Explore this issue:September 2012
Dr. Beitler, the lead author of a 2010 American Journal of Otolaryngology study on health literacy among laryngectomy patients, found that patients considered to have low health literacy levels were also less likely to have access to health care and, subsequently, were less likely to make informed choices about their health (J Otolaryngol. 2012;31;29-31). “People who are health care illiterate seem to make their decisions based on emotions and transportation barriers (often influenced by the weather), as well as their resources,” he said. “Facts and objective needs are way down on their list of considerations.”
Luckily, Dr. Beitler’s patient had a devoted friend who could drive him to follow-up appointments and a highly supportive wife at home. Such allies, along with a strong doctor-patient relationship, ultimately helped the patient achieve an optimal outcome.

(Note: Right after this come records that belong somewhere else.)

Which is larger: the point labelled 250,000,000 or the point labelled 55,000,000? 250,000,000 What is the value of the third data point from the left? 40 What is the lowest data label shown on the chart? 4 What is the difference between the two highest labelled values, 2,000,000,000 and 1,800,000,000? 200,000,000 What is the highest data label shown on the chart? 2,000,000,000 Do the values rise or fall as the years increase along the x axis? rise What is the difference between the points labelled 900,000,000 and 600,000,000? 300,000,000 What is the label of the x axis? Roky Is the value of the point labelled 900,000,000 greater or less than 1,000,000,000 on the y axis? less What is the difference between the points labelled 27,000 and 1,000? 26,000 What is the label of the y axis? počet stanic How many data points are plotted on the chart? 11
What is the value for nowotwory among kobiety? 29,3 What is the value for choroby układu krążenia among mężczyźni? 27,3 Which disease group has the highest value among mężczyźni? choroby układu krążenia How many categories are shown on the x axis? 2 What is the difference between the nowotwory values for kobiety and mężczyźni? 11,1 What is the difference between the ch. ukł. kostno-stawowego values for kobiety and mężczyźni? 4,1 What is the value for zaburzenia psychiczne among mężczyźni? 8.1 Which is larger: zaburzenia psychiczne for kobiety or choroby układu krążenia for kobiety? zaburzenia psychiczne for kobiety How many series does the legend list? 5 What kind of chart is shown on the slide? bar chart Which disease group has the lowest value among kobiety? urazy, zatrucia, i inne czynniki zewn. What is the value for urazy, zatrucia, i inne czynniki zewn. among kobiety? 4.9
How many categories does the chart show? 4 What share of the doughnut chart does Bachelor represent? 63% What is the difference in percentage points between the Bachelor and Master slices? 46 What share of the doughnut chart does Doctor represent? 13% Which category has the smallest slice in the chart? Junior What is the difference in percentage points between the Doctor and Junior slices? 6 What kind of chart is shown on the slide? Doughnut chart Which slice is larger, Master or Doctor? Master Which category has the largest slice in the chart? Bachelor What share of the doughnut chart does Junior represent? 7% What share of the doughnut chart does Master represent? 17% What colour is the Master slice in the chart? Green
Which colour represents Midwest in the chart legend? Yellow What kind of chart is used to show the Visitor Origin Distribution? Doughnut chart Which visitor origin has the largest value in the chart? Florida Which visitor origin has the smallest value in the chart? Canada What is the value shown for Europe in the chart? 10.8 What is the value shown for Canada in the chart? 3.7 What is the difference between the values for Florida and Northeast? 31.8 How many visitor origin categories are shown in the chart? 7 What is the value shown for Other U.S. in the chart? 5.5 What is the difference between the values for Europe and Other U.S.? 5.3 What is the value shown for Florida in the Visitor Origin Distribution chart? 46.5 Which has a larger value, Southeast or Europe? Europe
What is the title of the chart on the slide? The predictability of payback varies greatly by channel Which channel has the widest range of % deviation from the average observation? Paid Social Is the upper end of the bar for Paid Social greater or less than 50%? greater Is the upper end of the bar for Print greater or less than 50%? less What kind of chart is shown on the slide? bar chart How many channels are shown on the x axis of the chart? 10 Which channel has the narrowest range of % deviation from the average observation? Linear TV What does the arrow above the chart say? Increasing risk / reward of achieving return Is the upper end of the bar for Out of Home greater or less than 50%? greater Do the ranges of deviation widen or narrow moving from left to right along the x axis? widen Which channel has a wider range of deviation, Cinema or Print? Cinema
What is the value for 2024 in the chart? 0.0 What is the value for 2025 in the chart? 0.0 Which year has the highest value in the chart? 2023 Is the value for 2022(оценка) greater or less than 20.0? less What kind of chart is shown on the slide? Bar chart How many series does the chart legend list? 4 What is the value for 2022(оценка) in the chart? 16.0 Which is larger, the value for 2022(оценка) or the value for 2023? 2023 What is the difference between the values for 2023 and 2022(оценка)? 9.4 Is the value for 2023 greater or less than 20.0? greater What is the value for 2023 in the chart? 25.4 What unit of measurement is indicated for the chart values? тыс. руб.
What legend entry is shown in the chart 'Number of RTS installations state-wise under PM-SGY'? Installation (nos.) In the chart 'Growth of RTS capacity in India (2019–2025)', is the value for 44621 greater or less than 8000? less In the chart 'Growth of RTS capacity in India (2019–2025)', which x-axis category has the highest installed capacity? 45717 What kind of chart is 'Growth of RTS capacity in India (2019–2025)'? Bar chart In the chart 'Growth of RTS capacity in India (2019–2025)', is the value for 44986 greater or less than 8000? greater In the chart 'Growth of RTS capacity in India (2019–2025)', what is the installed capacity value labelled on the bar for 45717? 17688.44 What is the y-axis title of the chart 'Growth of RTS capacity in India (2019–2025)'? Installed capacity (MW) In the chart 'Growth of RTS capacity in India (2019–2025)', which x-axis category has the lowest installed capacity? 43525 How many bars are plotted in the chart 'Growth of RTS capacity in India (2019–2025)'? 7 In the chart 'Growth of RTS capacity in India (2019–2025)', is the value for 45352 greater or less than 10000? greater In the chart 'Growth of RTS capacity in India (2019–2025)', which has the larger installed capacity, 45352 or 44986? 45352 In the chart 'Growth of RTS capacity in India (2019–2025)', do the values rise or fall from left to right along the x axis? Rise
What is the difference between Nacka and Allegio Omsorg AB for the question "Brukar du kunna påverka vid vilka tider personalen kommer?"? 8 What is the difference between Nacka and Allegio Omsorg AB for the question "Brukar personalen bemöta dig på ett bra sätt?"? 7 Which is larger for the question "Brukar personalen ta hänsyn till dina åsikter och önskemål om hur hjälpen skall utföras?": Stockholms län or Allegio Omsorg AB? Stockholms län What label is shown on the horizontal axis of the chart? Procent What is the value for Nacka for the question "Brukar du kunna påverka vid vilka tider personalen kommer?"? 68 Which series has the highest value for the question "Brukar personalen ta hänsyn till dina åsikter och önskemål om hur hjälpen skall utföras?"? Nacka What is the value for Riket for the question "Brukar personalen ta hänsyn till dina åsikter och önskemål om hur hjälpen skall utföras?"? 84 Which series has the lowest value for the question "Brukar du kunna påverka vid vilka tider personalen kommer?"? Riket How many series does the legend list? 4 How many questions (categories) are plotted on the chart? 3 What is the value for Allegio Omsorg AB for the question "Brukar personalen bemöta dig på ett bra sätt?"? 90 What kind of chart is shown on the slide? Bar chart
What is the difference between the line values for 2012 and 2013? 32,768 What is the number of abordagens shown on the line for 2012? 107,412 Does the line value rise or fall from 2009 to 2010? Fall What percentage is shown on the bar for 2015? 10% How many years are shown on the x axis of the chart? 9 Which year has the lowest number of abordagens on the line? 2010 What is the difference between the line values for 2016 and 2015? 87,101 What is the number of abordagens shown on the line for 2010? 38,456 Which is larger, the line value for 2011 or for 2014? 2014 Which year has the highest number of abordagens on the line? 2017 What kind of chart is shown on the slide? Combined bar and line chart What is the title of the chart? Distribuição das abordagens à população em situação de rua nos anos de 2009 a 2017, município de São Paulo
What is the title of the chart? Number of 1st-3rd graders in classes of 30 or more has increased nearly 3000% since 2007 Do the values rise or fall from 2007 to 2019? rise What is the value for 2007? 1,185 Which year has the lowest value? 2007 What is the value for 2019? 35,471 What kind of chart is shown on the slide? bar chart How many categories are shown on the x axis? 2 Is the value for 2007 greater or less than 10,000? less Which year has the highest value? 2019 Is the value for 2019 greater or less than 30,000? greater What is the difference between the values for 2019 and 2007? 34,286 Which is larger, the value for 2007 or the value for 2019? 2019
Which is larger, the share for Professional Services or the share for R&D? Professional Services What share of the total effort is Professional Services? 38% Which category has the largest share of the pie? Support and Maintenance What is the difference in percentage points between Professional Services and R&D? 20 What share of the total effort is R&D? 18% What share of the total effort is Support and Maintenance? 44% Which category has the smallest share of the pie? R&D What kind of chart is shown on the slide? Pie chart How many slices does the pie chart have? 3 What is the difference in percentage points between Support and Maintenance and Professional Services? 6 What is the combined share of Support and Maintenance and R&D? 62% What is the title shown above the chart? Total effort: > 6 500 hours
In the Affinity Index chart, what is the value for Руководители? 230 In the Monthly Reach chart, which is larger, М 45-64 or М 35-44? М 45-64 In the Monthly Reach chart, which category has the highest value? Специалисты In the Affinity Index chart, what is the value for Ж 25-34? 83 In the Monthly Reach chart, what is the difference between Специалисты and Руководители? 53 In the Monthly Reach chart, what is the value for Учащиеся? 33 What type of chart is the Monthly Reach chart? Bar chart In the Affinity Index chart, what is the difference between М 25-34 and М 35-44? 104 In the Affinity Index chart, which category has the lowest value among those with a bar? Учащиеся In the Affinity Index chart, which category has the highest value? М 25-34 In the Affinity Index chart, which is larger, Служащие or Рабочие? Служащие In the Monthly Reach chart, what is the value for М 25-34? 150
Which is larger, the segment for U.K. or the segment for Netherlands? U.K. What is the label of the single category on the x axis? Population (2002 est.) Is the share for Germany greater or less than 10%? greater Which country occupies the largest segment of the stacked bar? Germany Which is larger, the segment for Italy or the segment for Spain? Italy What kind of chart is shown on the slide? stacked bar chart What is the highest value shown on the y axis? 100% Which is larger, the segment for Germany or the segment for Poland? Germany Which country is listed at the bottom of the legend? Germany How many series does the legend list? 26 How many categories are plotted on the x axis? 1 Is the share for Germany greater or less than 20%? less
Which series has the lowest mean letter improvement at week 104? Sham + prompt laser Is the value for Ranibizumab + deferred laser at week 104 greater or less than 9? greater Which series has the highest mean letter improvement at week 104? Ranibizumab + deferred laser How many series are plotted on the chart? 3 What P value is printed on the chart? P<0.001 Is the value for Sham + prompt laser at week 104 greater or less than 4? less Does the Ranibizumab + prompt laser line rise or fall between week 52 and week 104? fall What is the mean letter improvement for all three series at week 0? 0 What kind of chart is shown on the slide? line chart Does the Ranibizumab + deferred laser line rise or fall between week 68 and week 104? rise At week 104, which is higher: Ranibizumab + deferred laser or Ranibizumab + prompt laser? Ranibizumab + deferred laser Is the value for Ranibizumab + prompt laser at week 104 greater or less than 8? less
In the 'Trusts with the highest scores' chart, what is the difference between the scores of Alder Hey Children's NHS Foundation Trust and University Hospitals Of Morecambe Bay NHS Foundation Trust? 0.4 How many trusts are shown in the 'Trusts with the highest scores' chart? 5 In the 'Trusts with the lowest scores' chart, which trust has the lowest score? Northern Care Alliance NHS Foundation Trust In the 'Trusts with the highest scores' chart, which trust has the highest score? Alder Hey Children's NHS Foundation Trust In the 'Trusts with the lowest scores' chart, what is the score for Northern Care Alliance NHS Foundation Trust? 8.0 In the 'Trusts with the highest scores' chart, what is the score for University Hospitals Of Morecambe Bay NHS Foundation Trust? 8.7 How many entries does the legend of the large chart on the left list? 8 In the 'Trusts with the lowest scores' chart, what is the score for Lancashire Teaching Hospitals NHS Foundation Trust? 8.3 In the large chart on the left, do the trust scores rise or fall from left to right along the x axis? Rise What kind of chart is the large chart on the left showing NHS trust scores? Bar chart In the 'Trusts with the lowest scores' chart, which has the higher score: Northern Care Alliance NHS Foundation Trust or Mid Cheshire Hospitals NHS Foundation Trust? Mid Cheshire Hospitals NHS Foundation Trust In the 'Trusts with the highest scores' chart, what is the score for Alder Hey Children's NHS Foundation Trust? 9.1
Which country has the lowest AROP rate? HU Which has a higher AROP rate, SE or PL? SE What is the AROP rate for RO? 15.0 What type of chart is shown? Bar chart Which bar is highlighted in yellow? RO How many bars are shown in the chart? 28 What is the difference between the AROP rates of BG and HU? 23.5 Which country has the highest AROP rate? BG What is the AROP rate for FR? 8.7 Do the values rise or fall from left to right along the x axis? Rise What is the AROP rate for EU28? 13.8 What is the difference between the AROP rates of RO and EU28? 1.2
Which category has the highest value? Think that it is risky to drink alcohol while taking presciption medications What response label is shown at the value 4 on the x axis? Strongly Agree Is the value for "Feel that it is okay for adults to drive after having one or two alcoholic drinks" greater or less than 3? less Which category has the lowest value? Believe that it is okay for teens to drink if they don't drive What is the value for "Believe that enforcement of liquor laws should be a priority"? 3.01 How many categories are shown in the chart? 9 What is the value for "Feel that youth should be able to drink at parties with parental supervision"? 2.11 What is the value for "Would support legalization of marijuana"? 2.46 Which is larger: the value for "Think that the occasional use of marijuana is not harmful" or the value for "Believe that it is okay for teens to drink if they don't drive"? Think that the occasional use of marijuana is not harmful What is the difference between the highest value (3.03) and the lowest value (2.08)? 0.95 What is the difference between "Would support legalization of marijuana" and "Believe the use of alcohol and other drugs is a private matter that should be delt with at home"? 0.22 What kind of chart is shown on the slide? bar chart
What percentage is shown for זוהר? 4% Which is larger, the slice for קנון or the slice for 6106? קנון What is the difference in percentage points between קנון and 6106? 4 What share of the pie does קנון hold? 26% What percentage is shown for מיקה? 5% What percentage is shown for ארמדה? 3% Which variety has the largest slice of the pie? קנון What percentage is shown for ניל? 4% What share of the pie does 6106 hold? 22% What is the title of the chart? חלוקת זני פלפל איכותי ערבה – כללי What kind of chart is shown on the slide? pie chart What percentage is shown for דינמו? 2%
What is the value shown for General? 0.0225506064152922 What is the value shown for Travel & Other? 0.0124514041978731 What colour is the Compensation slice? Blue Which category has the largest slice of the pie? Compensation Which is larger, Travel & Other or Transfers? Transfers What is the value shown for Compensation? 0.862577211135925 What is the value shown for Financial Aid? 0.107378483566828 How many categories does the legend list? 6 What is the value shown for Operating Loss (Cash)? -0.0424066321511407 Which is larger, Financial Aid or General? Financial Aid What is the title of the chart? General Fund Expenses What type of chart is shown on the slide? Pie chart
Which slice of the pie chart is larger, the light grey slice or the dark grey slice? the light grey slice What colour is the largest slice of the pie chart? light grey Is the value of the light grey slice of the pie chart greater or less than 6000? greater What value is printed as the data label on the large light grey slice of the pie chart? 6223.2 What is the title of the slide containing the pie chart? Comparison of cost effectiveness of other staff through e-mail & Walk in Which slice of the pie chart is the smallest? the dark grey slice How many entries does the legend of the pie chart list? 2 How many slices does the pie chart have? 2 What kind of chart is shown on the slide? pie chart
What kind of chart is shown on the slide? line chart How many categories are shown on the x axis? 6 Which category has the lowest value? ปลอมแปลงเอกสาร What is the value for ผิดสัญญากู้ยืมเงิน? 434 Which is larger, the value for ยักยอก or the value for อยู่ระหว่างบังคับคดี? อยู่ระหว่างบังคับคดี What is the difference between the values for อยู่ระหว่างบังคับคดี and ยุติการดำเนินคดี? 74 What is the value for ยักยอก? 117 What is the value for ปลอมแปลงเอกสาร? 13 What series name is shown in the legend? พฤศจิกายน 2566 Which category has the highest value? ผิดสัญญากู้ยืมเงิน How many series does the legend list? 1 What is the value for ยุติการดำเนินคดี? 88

Health Literacy: What It Is
Health literacy is the ability to comprehend and use medical information and services so that patients can follow treatment instructions and make informed choices about their health. According to the American Medical Association’s manual on health literacy, Health Literacy and Patients’ Safety: Help Patients Understand, “clinicians can most readily improve what patients know about their health care by confirming that patients understand what they need to know and by adopting a more patient-friendly communication style that encourages questions.”
Several factors influence whether a patient has high, moderate or low health literacy, said Helen Osborne, MEd, OTR/L, a health literacy expert and the president of Health Literacy Consulting in Natick, Mass. “People struggle because of age, language, disability (including hearing loss), culture and emotion,” she said. “Low health literacy is not synonymous with low literacy.”
There are varying degrees of health literacy as well, according to a U.S. Department of Education report, “The Health Literacy of America’s Adults: Results from the 2003 National Assessment of Adult Literacy.” The report, updated every 10 years, assessed how well more than 19,000 adults performed certain tasks such as circling an appointment date on a piece of paper from a hospital visit or understanding the healthy weight range on a body mass index chart. The report grouped health literacy results into four categories: below basic, basic, intermediate and proficient. While 53 percent of adults showed intermediate health literacy, indicating they could understand moderately challenging material, 36 percent tested at basic or below basic levels. This means that approximately one in three adults could only process simple health-related material or could not understand it at all.